10.6. Universal Gravitation

Satisfied that he’s on to something, he analyzed the motions of the moons of Jupiter and Saturn and eventually comets and showed that they obeyed Kepler’s Law, like Kepler’s planets and now, like the Moon. Suddenly, the whole solar system, including the moons of all planets hung together in a single mathematical system. One set of rules for the all of the celestial bodies in our visible universe and apparently fruit on our terrestrial home. But apples, planets, and moons…what’s special about them? Not much, but one quality is common to all of them: they have mass.

10.6.1. Breathtaking Leap

In Principia he made a breathtaking leap. He assumed that a gravitational attraction exists between any two objects with mass! Not just moons and planets. Right now you are being attracted by the Earth, but also by the sun, and the Moon, and Jupiter, but also…by the banana on your desk that you’re saving for lunch . All objects in the Universe attract one another according to his original planetary universal rule. For example:

In the top, two objects, 1 and 2, with masses $M_1$ and $m_2$ , are a distance $R_{12}$ from one another. In the bottom, they each exert a gravitational force on the other of equal magnitude, but opposite direction (according to Newton's First law)

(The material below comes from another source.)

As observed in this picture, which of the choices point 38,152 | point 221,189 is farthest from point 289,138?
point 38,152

The force \(F_{1,2}\) that some object #1 with a mass \(M_1\) attracts some other object #2, with a mass \(m_2\)…and visa versa. This attraction is along a line connecting their centers which are \(R_{1,2}\) apart. The relation that describes this is just an abstraction of his original Moon rule:

\[ F_{1,2} = G\cfrac{M_1m_2}{R_{12}^2},(\#eq:universal) \]

the Universal law of Gravitation. The constant of proportionality, \(G\) is called Newton’s Constant or the Gravitational Constant and is very tiny and not known well. The uncertainty on that number is 0.021 out of 6.67, or about 0.3%. For a fundamental constant of nature, that’s not very precise.